Nothing but the lines below from the one with "BDSM Bend or Break - Audrey Holiday" through the one with "black tiger animal - photo #25" should be output, each exactly as given, and no pictures.

Provided records:
--- START ---

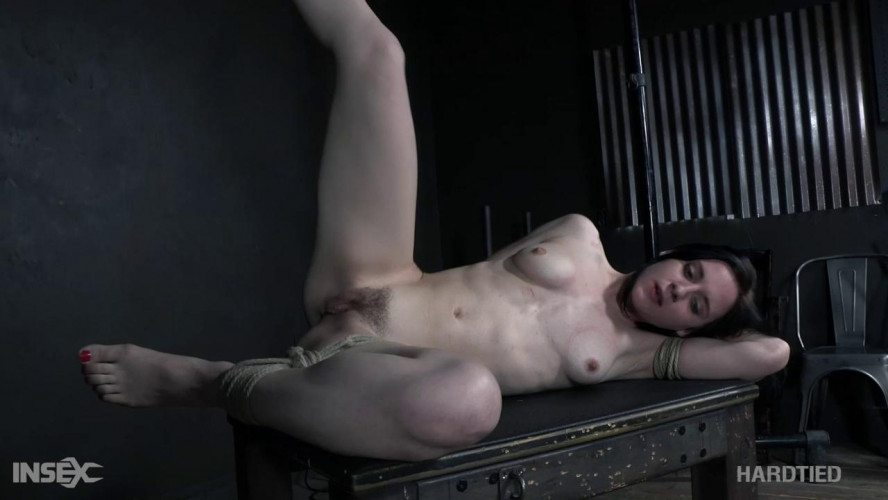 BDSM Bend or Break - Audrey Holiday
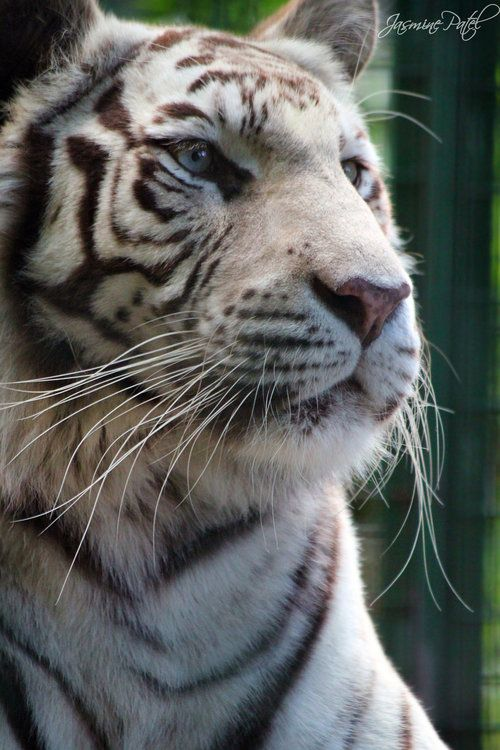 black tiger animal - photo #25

--- END ---
--- START ---

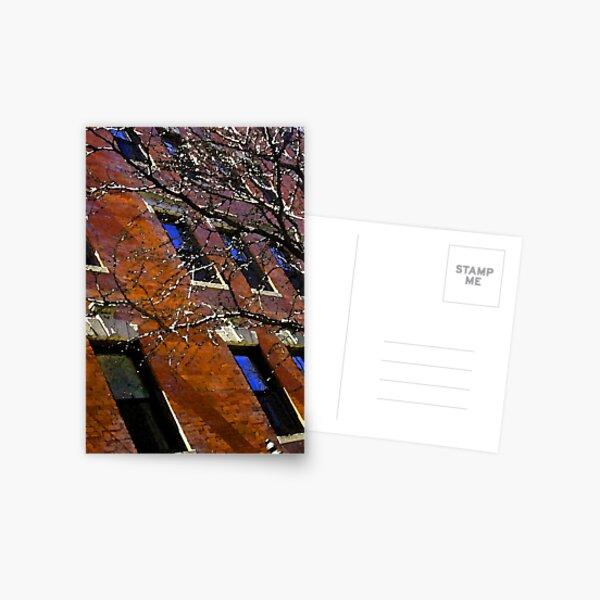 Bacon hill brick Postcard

--- END ---

Answer for this exercise:
 BDSM Bend or Break - Audrey Holiday
 black tiger animal - photo #25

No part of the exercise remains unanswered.